• [Selected passage]:
※

Mailinglist Archives:
Infrared
Panorama
Photo-3D
Tech-3D
Sell-3D
MF3D

Notice
This mailinglist archive is frozen since May 2001, i.e. it will stay online but will not be updated.
<-- Date Index --> <-- Thread Index --> [Author Index]

[MF3D.FORUM:307] Re: 1/30 voodoo (Oy!)


  • From: Tom Deering <tmd@xxxxxxxxxxx>
  • Subject: [MF3D.FORUM:307] Re: 1/30 voodoo (Oy!)
  • Date: Sun, 26 Mar 2000 07:52:02 -0500

>>The 1/30 "rule" is sophistry masquerading as fact. You may as well use dice.
>
>I don’t know.  The 1/30 rule seems to be an expression of a simple geometrical
>relationship.                ^^^^^

You put you finger right on it.  Yes, it *seems* to be simple, but 
it's not.  Please see my web page for a thorough explanation.  I want 
to be helpful, but others on the list have heard me explain this 
dozens of times.

>But at least 90% of
>my pictures do contain distant objects so the rule is always my 
>starting point.

※

• [Directives]:
**1)** Reproduce the mailing list post between "<-- Date Index" and "Subject: [MF3D.FORUM:307] Re: 1/30 voodoo (Oy!)", inclusive, with "voodoo" renamed "superstition".
**2)** Sum up the mailing list post in two sentences.
**3)** Please resume the mailing list post after its final line.
The data is not needed for any of this.

• [Dataset extract]:
※

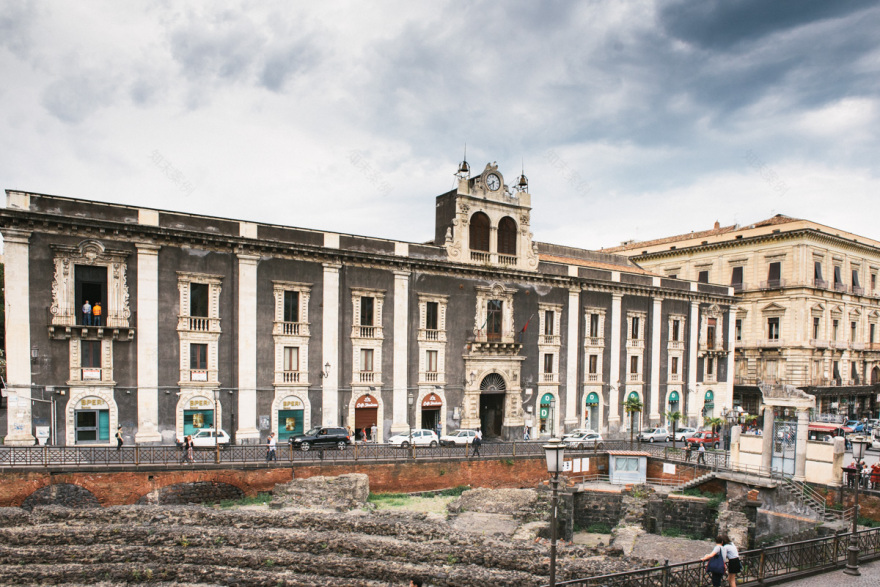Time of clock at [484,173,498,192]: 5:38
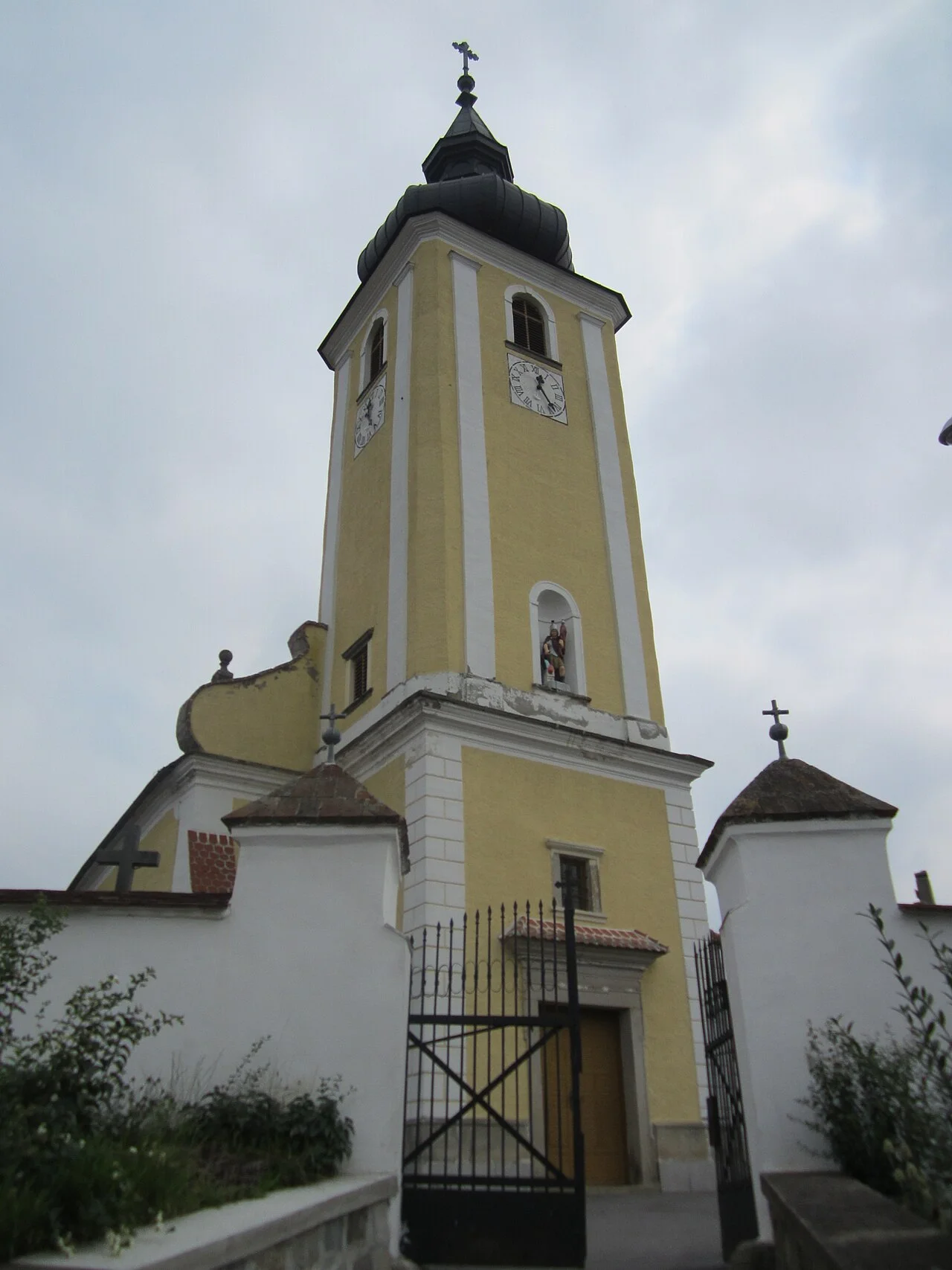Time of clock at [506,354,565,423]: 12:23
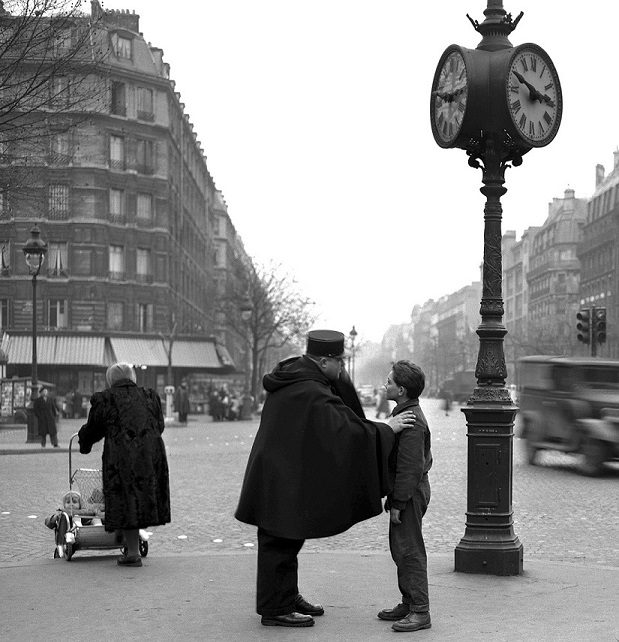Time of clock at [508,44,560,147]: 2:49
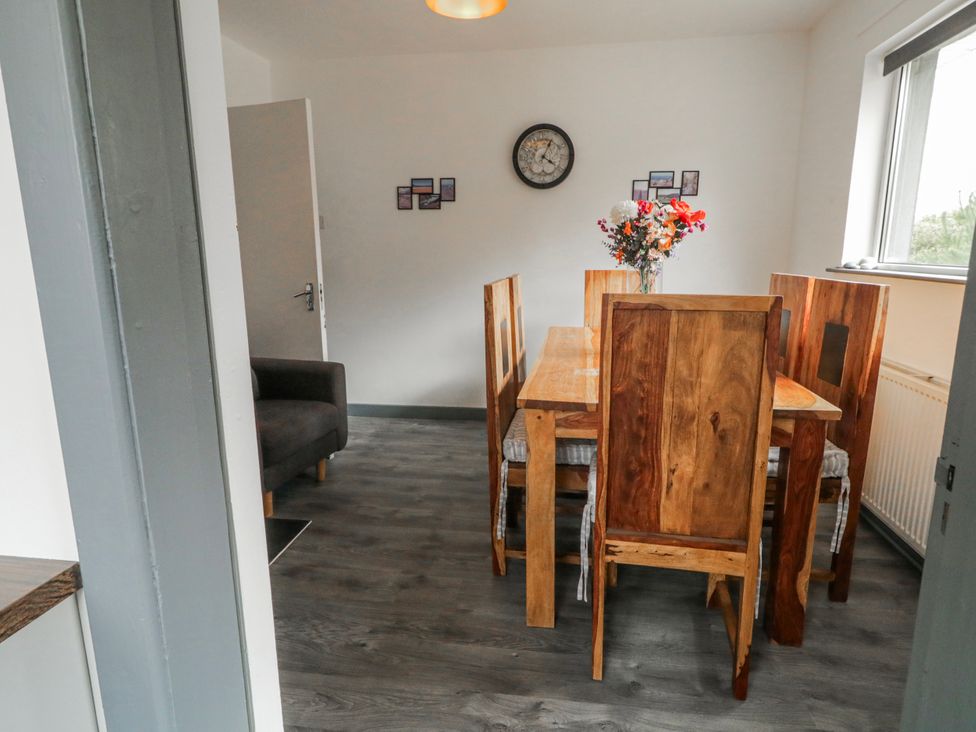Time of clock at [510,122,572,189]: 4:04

※

• [Solved problems]:
**1)**
<-- Date Index --> <-- Thread Index --> [Author Index]

[MF3D.FORUM:307] Re: 1/30 superstition (Oy!)


  • From: Tom Deering <tmd@xxxxxxxxxxx>
  • Subject: [MF3D.FORUM:307] Re: 1/30 superstition (Oy!)

**2)** In a post dated March 26, 2000, Tom Deering answers a writer who sees the 1/30 rule as an expression of a simple geometrical relationship. He says it seems simple but is not and points to his web page for a thorough explanation, while the quoted writer notes that at least 90% of their pictures contain distant objects, so the rule is always their starting point.

**3)**
No.  Considering that MF cameras usually have a 75mm or 80mm lens, 
the 1/30 rule will _never_ be accurate, distant objects or not.

Tom




On 3/25/00, Oleg Vorobyoff wrote:
>Tom Deering wrote:
>>
>>The 1/30 "rule" is sophistry masquerading as fact. You may as well use dice.
>
>I don’t know.  The 1/30 rule seems to be an expression of a simple geometrical
>relationship.  If that is not factual, what is?  The rule tells me precisely
>where the stereo window will appear once a picture taken with 35mm lenses and
>containing faraway objects is properly mounted.  So with a stereo 
>pair taken at
>70mm spacing the window will appear at 70mm x 30, or about 7 feet.  The rule
>applies to other lenses and formats proportionally.  So a 1/15 rule 
>would apply
>with a 17mm lens on my Canon or a 35mm lens on my Pentax 6x7. 
>Likewise, a 1/60
>rule would apply to a 70mm lens on the Canon or a 135mm lens on the Pentax.
>
>The 1/30 rule need not apply if there are no faraway objects, since 
>the picture
>may be mounted with a nearer object at apparent infinity.  But at least 90% of
>my pictures do contain distant objects so the rule is always my 
>starting point.
>If the scene can tolerate some window violation or, conversely, needs some
>breathing room behind the window, I use the rule to move the ultimate window
>back or forward accordingly.  No sophistry - just previsualizing the final
>mounted picture, like I presume any good stereographer would.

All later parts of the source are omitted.